The scene opens with a massive thunderstorm with lightning strikes and rain pouring down all around the room. Superman glides down to face Batman, landing with a solid thunk. Superman walks toward Batman and trips a sonic alarm that puts you in a sphere of disruptive audio. A few feet further, Superman trips a machine gun trap. You hear the weapons engage and then rise from their concealed positions and then send streams of bullets around the room as they ricochet and bounce off Superman. Superman tosses Batman around like he’s nothing, and every crunch and thud will ruffle your pants with massive low-frequency extension.

Throughout the fight, the rainstorm and thunder crackle and crash overhead and around the room. Batman levels the fight by using krypton gas, which renders Superman temporarily mortal. They trade blows back and forth, knocking each other into and through walls and ceilings, the building’s destruction happening all around the room. The fight culminates with Batman swinging Superman around like a plane on a string, crashing him into columns, which collapse and crash around the room and high up the side walls.

Battling Doomsday, Chapter 13, 2 hours 31 minutes
The film’s climatic “boss battle” has Batman and Superman joined with Wonder Woman to take on Doomsday. The majority of the fighting is handled by Superman and Wonder Woman while Batman mostly tries to stay out of the way and serve as a distraction until they can retrieve the krypton-tipped spear, which is located underwater. When Lois goes to retrieve the spear, she is trapped by falling debris, creating a really nice submersion effect in the room with water bubbling up around the room and overhead.
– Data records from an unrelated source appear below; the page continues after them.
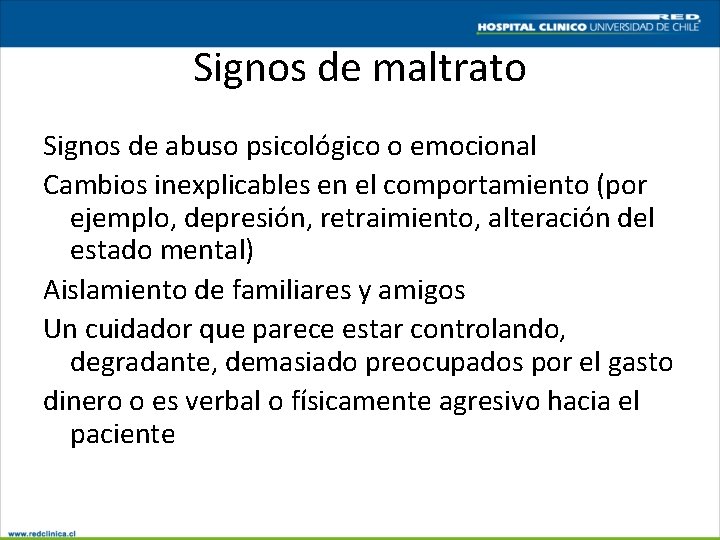 RED
HOSPITAL CLINICO UNIVERSIDAD DE CHILE

Signos de maltrato

Signos de abuso psicológico o emocional

Cambios inexplicables en el comportamiento (por ejemplo, depresión, retraimiento, alteración del estado mental)

Aislamiento de familiares y amigos

Un cuidador que parece estar controlando, degradante, demasiado preocupados por el gasto

dinero o es verbal o físicamente agresivo hacia el paciente

www.redclinica.cl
The audio mix throughout the fight does a terrific job in localizing all the mayhem as the fighters battle back and forth. The battle rages around the room, with objects flying overhead and around all sides, and Doomsday’s red electricity crackling and exploding with anything and everything caught in the path of the battle obliterated. This scene will test your subwoofer to the limits with massive LFE levels throughout.